The request
Each line below must be set down exactly; omit any image you find.
*****
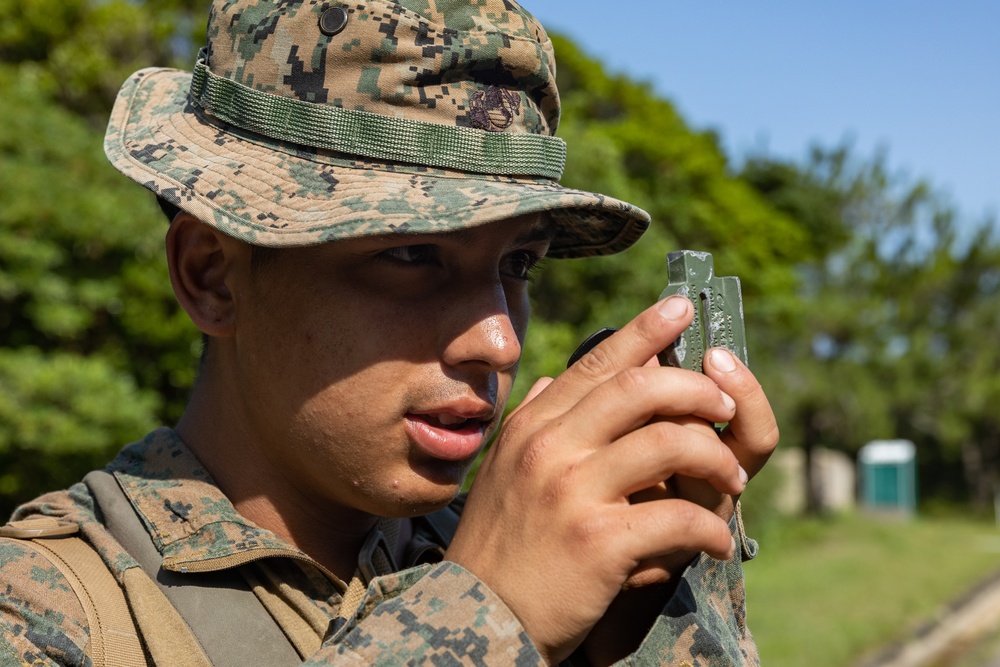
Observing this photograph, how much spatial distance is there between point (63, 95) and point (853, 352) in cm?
2088

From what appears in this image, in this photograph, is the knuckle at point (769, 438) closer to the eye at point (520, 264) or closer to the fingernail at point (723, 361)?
the fingernail at point (723, 361)

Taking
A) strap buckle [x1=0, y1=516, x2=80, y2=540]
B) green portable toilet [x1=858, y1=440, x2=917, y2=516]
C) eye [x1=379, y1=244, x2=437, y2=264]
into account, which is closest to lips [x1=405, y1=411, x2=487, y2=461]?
eye [x1=379, y1=244, x2=437, y2=264]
*****
The reply
Observing this photograph, how much spatial distance is there between point (63, 95) and point (853, 352) in cm?
2088

From what appears in this image, in this photograph, is the knuckle at point (769, 438) closer to the eye at point (520, 264) or closer to the fingernail at point (723, 361)?
the fingernail at point (723, 361)

Taking
A) strap buckle [x1=0, y1=516, x2=80, y2=540]
B) green portable toilet [x1=858, y1=440, x2=917, y2=516]
C) eye [x1=379, y1=244, x2=437, y2=264]
into account, which is closest to lips [x1=405, y1=411, x2=487, y2=461]?
eye [x1=379, y1=244, x2=437, y2=264]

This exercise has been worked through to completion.